In our study, the complete CP genomes of V. montana and V. fordii were sequenced, assembled, and annotated, which were 160,906 bp and 161,494 bp in length, respectively. Compared to V. fordii, the genome of V. montana was smaller, but it contained the same genes. As shown in figureures 2 and 3, the CP genomes of V. montana and V. fordii are typically circular with four regions that consisted of a pair of IRs of 53,568 kb and 53,638 in V. montana and V. fordii, respectively, which is separated by an SSC region of 18,732 kb and 18,760 in V. montana and V. fordii, respectively, and a LSC region of 88,606 kb and 89,098 in V. montana and V. fordii, respetively (Table 1). In both species, 135 genes were annotated in those regions, including 81 protein genes, 4 tRNA genes, 29 rRNA genes, and 21 genes that were duplicated in the IRs (Table 1). Furthermore, a total of 2,280 SNPs and 257 indels were identified within the V. montana and V. fordii genomes. The CP genome sequence similarity between the two species was 98.4%, which suggested a close relationship between V. montana and V. fordii that was also indicated by the phylogenetic analysis. Through these comparative analyses, the similarity between the two Vernicia species in CP genome was easily identified.
It was reported that the CP genomes in most land plants contain two identical IR regions, which would have lower nucleotide substitution rates and fewer indels than in the LSC and SSC regions (Li et al 2017; Kim and Lee 2004). Similarly, in our study, 30 indels and 380 SNPs were identified in the IR regions of the Vernicia CP genome (Table 2), where there are more duplicated genes (21 in Vernicia) than in other Euphorbiaceae species. In contrast, the IGSs and intron regions had more indels than the protein-coding genes, and thus, seemed to have evolved more quickly than the protein-coding genes. Traditionally, the nucleotide substitutions and indels in the CP genomes were used as DNA and barcoding markers in the phylogenetic analysis of many land plants (Clegg et al 1994; Morton and Clegg 1995; Katayama and Uematsu 2005). Hence, certified indel site information can be an important resource in future studies.
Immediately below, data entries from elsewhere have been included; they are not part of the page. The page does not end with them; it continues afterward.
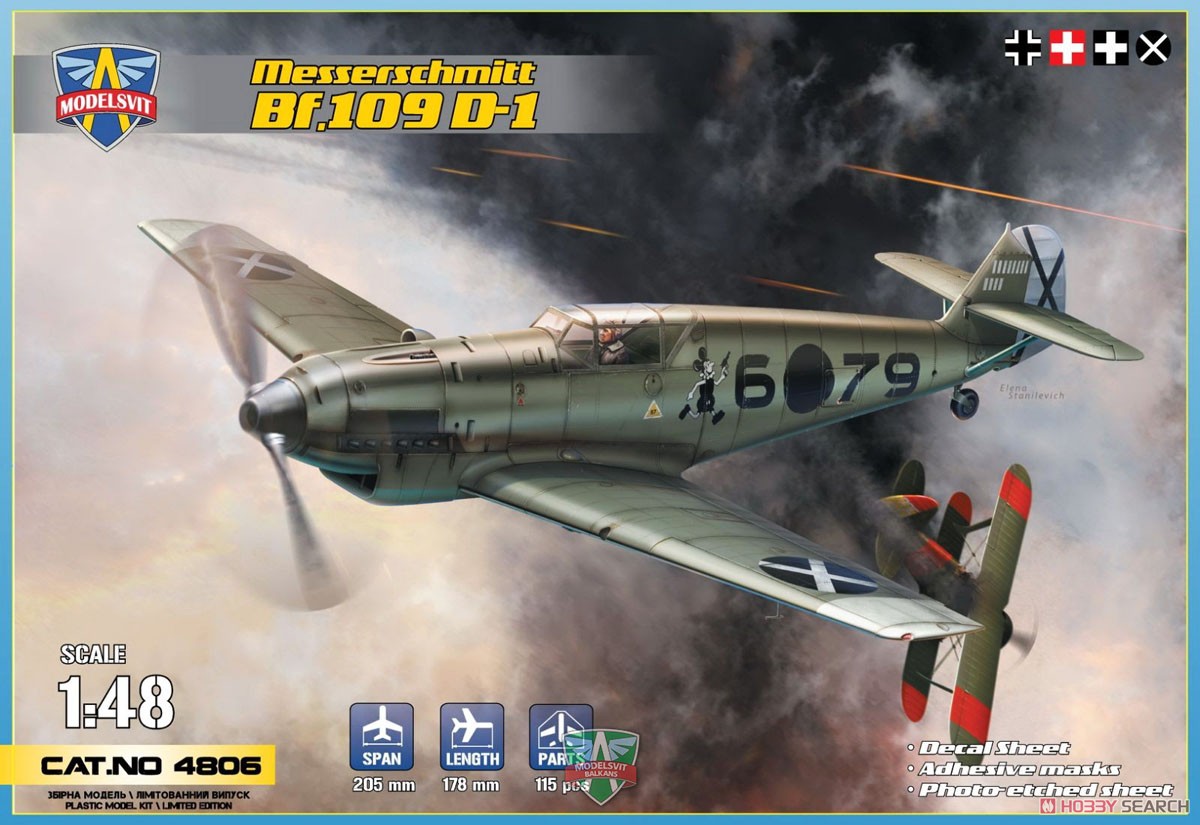 Modelsvit Messerschmitt Bf109D-1 (Plastikmodell) Bild 2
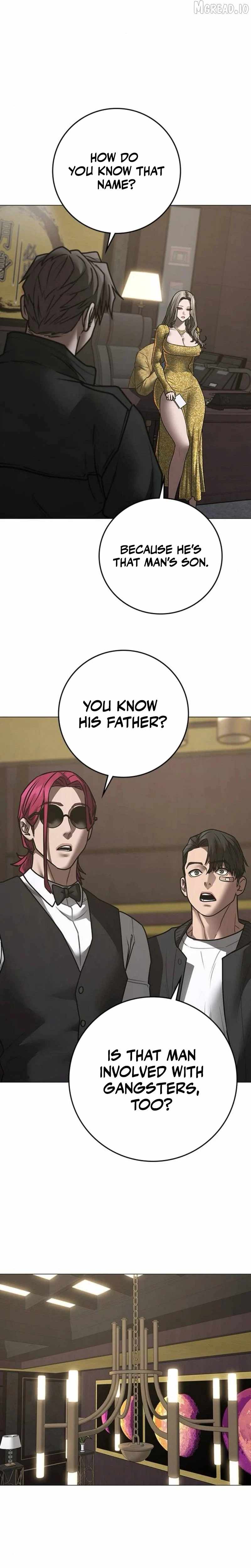 Reality Quest Ch.207 p33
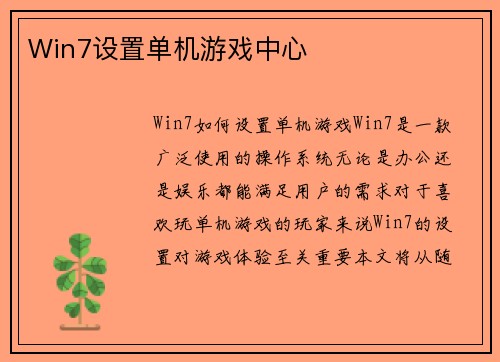 Win7设置单机游戏中心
Repeat sequences are useful for studying genome rearrangements, while acting as important molecular markers in plant population genetics as well as evolutionary and ecological studies (Cavalier-Smith 2002). In the CP genome of V. montana, 94 microsatellites were identified, which included 51 SSRs, 18 long repeat sequences, and 25 compound microsatellite repeats (Supplemental tables S1-3). Meanwhile, 126 microsatellites were detected in the V. fordii CP genome, which included 70 SSRs, 25 long repeat sequences, and 31 compound microsatellite repeats (Supplemental tables S4-6). The lengths of the repeat units ranged between 10 to 233 bp, where a large number of repeats were distributed within the IGS regions, while the IRs accounted for the majority of the repeats. In addition, we found many repeats in the ycf2 gene, including two forward repeats and four palindromic repeats in both Vernicia CP genomes. Additionally, most of the repeats were found in the non-coding regions of the tung tree CP genome. Hence, the non-coding regions in CP genomes can act as important molecular markers for future phylogenetic studies (Small et al 1998).
Organelle genome sequencing is becoming an important approach for phylogenetic and taxonomic studies at low taxonomic levels (Yang et al 2013). Based on the current developments in the technology, thousands of organelle genomes have been sequenced, which can greatly mitigate the current reliance of phylogenetic research on relatively short sequences (Parks et al 2009). Whole CP genome sequences could provide more adequate information for phylogenetic and population-based studies, improving the discrimination efficiency when identifying species (Yang et al 2013). In fact, phylogenomic studies have currently gained popularity, where the possibility of using organelle-scale “barcodes” has recently been widely considered and applied (Parks et al 2009; Kuang et al 2011; Yang et al 2013). These CP genomes contained moderate variations that could provide sufficient phylogenetic information for resolving evolutionary relationships (Yang et al 2013). In the Euphorbiaceae family, several studies have analyzed the phylogenetic relationships based on CP DNA sequences (Daniell et al 2008; Tangphatsornruang et al 2011; Li et al 2017). Furthermore, to the best of our knowledge, no study has focused on the phylogenetic relationships between V. motana and V. fordii, and here, we have sequenced two Vernicia species using the Illumina sequencing technology, while performing a phylogenomic analysis. As expected, both V. montana and V. fordii included a sister group that had high bootstrap values (PP = 100). In addition, Vernicia and the four other species of the family Euphorbiaceae were clustered as a monophyly with high bootstrap values, which is consistent with previous studies (Li et al 2017). Additionally, Vernicia was suggested to be more closely related to Deutzianthus than other taxonomical groups.